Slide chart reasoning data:
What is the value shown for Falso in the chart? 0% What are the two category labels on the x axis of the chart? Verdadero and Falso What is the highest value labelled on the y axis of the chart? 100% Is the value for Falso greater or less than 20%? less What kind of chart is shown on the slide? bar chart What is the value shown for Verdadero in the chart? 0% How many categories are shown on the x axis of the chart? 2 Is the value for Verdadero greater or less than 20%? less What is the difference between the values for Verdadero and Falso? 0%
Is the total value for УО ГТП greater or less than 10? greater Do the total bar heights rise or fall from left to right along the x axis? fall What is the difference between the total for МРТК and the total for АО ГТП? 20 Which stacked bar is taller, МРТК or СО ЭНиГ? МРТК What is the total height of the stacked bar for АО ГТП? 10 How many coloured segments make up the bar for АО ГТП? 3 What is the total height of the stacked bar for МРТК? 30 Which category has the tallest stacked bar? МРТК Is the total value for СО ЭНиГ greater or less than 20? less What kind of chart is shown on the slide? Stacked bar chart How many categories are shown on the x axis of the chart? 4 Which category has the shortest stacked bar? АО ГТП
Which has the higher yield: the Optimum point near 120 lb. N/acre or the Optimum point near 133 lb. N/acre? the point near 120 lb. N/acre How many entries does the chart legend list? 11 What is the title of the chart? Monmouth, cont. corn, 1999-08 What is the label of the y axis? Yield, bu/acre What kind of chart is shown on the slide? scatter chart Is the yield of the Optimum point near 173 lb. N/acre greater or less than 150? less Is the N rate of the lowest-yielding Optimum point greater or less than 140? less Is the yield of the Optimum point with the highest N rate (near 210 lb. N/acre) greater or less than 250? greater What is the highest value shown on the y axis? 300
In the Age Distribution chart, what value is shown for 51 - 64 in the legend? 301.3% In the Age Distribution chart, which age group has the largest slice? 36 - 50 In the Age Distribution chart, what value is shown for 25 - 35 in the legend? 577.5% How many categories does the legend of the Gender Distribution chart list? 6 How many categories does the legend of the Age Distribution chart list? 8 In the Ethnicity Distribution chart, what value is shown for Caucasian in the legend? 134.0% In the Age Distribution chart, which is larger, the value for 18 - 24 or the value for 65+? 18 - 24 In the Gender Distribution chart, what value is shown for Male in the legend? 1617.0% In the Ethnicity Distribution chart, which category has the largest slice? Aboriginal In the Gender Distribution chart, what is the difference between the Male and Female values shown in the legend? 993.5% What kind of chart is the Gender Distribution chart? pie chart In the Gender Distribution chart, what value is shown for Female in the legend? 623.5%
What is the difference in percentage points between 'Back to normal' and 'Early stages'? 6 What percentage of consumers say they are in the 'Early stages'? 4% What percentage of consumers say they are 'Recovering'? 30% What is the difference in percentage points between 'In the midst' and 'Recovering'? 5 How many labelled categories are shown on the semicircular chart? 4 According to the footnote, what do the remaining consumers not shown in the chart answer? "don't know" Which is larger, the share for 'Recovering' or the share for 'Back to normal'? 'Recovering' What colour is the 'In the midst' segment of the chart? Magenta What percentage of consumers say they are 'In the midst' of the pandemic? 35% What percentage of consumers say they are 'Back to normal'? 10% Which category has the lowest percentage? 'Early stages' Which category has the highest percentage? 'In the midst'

(What you are asked to do): Substitute "graph" for "chart" throughout the records above and leave every other word unchanged.

(Answer box):
What is the value shown for Falso in the graph? 0% What are the two category labels on the x axis of the graph? Verdadero and Falso What is the highest value labelled on the y axis of the graph? 100% Is the value for Falso greater or less than 20%? less What kind of graph is shown on the slide? bar graph What is the value shown for Verdadero in the graph? 0% How many categories are shown on the x axis of the graph? 2 Is the value for Verdadero greater or less than 20%? less What is the difference between the values for Verdadero and Falso? 0%
Is the total value for УО ГТП greater or less than 10? greater Do the total bar heights rise or fall from left to right along the x axis? fall What is the difference between the total for МРТК and the total for АО ГТП? 20 Which stacked bar is taller, МРТК or СО ЭНиГ? МРТК What is the total height of the stacked bar for АО ГТП? 10 How many coloured segments make up the bar for АО ГТП? 3 What is the total height of the stacked bar for МРТК? 30 Which category has the tallest stacked bar? МРТК Is the total value for СО ЭНиГ greater or less than 20? less What kind of graph is shown on the slide? Stacked bar graph How many categories are shown on the x axis of the graph? 4 Which category has the shortest stacked bar? АО ГТП
Which has the higher yield: the Optimum point near 120 lb. N/acre or the Optimum point near 133 lb. N/acre? the point near 120 lb. N/acre How many entries does the graph legend list? 11 What is the title of the graph? Monmouth, cont. corn, 1999-08 What is the label of the y axis? Yield, bu/acre What kind of graph is shown on the slide? scatter graph Is the yield of the Optimum point near 173 lb. N/acre greater or less than 150? less Is the N rate of the lowest-yielding Optimum point greater or less than 140? less Is the yield of the Optimum point with the highest N rate (near 210 lb. N/acre) greater or less than 250? greater What is the highest value shown on the y axis? 300
In the Age Distribution graph, what value is shown for 51 - 64 in the legend? 301.3% In the Age Distribution graph, which age group has the largest slice? 36 - 50 In the Age Distribution graph, what value is shown for 25 - 35 in the legend? 577.5% How many categories does the legend of the Gender Distribution graph list? 6 How many categories does the legend of the Age Distribution graph list? 8 In the Ethnicity Distribution graph, what value is shown for Caucasian in the legend? 134.0% In the Age Distribution graph, which is larger, the value for 18 - 24 or the value for 65+? 18 - 24 In the Gender Distribution graph, what value is shown for Male in the legend? 1617.0% In the Ethnicity Distribution graph, which category has the largest slice? Aboriginal In the Gender Distribution graph, what is the difference between the Male and Female values shown in the legend? 993.5% What kind of graph is the Gender Distribution graph? pie graph In the Gender Distribution graph, what value is shown for Female in the legend? 623.5%
What is the difference in percentage points between 'Back to normal' and 'Early stages'? 6 What percentage of consumers say they are in the 'Early stages'? 4% What percentage of consumers say they are 'Recovering'? 30% What is the difference in percentage points between 'In the midst' and 'Recovering'? 5 How many labelled categories are shown on the semicircular graph? 4 According to the footnote, what do the remaining consumers not shown in the graph answer? "don't know" Which is larger, the share for 'Recovering' or the share for 'Back to normal'? 'Recovering' What colour is the 'In the midst' segment of the graph? Magenta What percentage of consumers say they are 'In the midst' of the pandemic? 35% What percentage of consumers say they are 'Back to normal'? 10% Which category has the lowest percentage? 'Early stages' Which category has the highest percentage? 'In the midst'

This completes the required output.